Sequences pointing to Ema’s anti-patriarchy philosophy involve an all-women pack of dancers, and occasional sexual partners, that join in her escapades. Together they move their bodies to sensual rhythms in the streets among the working-class townsfolk. Those scenes reminded Di Girólamo of a group of real-life friends called “Las No Hay Break” (the “There’s No Break” girls) who do graffiti, play music, have drinks, and rage together till dawn without men around. “They are like a very attractive supernova,” she noted.
In Larraín’s fiction, the genre of choice is reggaetón, which causes a schism between Ema and Gastón.
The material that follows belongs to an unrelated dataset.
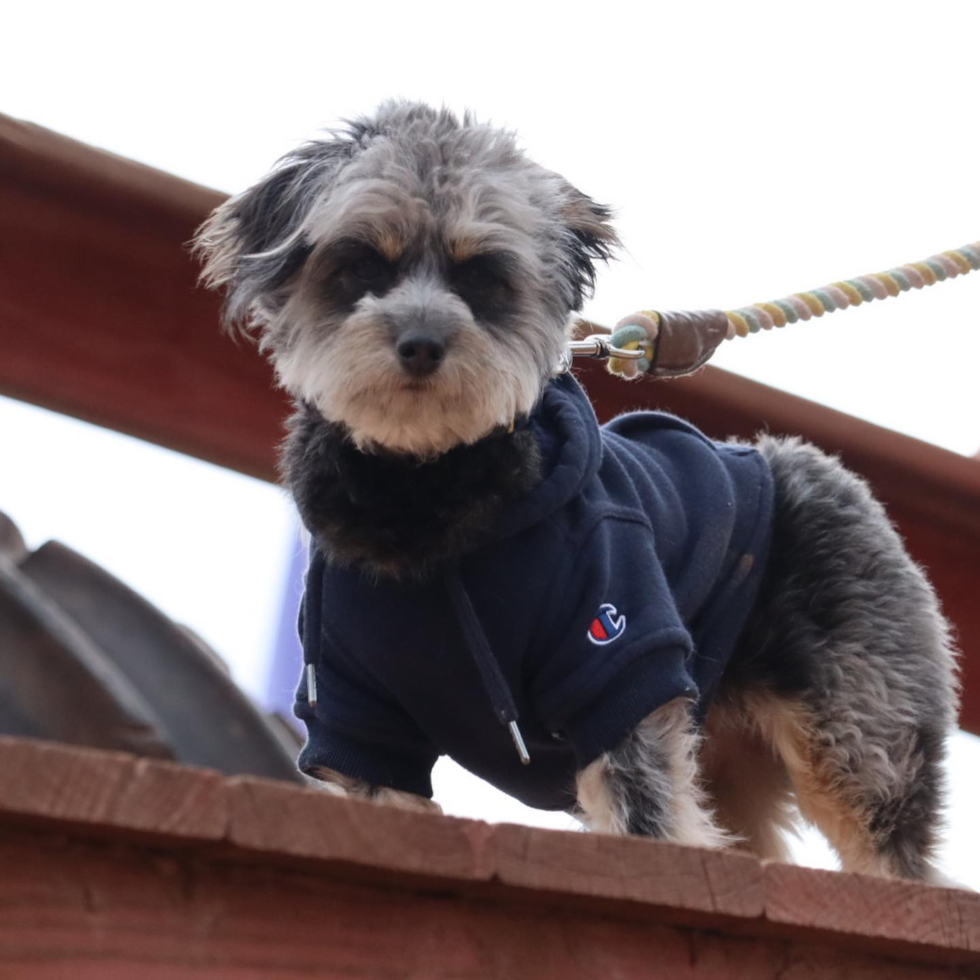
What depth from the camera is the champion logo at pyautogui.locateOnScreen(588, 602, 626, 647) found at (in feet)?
7.62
The latter, from a classist perspective, sees it as a vulgar display of eroticism. The actress remembers this subject was often a point of contention when presenting the film abroad. Some viewers would cheer at Gastón’s tirade against this musical style. In Chile, however, reggaetón is immensely popular, so much so that Santiago was recently named the “world capital of reggaetón” by music streaming service Spotify. Di Girólamo, for her part, understands some of the arguments against it but considers herself a fan.
“I was part of the reggatón generation. I went to see Daddy Yankee and Don Omar in concert, ‘Duelo de Maestros,’ and I would drop it all the way down on the dance floor. But now new female voices have emerged that speak to women, because in the past many of the lyrics and the music videos objectified us and now there’s no room for that,” she said. “I’m a feminist and I can dance to a song by Daddy Yankee at the club, but I won’t listen to it while I’m studying. It’s a type of music that invites me to dance but that’s it.”
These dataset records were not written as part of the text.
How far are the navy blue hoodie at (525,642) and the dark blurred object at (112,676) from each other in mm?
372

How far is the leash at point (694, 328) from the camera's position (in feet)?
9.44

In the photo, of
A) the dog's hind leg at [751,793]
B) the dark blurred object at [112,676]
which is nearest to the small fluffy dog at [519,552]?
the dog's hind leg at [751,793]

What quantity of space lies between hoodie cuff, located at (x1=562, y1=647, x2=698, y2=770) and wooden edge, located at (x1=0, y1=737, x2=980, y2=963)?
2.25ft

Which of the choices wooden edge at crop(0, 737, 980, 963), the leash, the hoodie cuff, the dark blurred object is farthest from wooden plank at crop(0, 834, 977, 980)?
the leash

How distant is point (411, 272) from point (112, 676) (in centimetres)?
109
The release of the film in Chile coincided with the country’s social uprising, beginning with the October 2019 protests against the rampant economic inequality and government corruption. In that context, Ema’s destruction of the establishment, setting a traffic light or a bust on fire, took on more potent symbolism. Around this time, Chilean women reinvigorated the fight against sexual violence and femicides across Latin America with “El vilador eres tu” (“The rapist is you”), a powerful performance created by Valparaíso feminist collective Las Tesis. A new order was being forged in and outside the cinema.
“I think Ema would have been at the forefront of those protests. She would have been there wearing goggles and using her blowtorch to burn down institutional buildings,” expressed Di Girólamo. “Or perhaps she would have been doing performance art and being provocative the way she knows how to.”
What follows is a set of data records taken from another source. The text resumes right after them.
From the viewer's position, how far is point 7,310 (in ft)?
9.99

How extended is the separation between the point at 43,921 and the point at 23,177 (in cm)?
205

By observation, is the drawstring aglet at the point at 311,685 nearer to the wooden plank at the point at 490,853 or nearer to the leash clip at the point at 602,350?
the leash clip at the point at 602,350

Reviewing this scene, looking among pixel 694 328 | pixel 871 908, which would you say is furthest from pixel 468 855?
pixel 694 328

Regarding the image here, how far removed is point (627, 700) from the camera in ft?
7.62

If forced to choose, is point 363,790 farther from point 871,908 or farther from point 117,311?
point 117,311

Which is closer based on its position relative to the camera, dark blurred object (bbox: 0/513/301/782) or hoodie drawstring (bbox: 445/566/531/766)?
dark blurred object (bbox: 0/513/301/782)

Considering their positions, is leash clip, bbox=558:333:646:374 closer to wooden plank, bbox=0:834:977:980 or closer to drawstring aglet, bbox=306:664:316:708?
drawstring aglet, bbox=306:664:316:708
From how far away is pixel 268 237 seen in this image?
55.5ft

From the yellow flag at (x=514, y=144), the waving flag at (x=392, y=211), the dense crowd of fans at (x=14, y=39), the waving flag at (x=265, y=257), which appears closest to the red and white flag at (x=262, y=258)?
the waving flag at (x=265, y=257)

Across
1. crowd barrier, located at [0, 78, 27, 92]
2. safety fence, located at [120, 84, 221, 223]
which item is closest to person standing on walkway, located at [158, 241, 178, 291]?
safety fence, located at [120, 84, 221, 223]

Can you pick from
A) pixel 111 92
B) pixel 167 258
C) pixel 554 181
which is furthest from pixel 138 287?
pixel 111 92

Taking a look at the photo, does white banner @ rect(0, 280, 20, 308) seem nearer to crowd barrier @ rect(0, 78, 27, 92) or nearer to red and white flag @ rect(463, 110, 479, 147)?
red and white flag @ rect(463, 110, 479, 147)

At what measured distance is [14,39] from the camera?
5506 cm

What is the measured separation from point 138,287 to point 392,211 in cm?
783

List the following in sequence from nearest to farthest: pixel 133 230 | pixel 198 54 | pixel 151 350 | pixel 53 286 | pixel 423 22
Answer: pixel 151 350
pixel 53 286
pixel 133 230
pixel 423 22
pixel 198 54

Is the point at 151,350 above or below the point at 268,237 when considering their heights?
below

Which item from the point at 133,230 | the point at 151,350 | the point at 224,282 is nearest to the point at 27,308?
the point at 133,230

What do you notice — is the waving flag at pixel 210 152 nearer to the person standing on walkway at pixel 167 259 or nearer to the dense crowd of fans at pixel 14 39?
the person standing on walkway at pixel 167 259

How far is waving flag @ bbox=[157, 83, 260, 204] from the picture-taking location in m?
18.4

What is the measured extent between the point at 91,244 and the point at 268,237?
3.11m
For Di Girólamo, Ema’s fraught relationship to maternity makes her a beguiling figure—first a parent who couldn’t handle her chosen son and later as a scheming siren unwavering in her desire to bear offspring. Given her identity as a dancer, an anarchist, a dissident, a marginalized individual, a feminist, and a pansexual woman, upholders of the patriarchy wouldn’t see her as an “ideal” mother. But those conventions won’t stop her. Instead of judging her motives and means, the actress admires how in her eyes, men don’t matter. They are simply there to help her achieve her goals.
“Ema will never be satisfied, not even with this family she’s made or even with more children,” Di Girólamo said. “She is voracious, insatiable, and she is probably out there in the world interfering in the lives of others and dancing, which is what she does best.”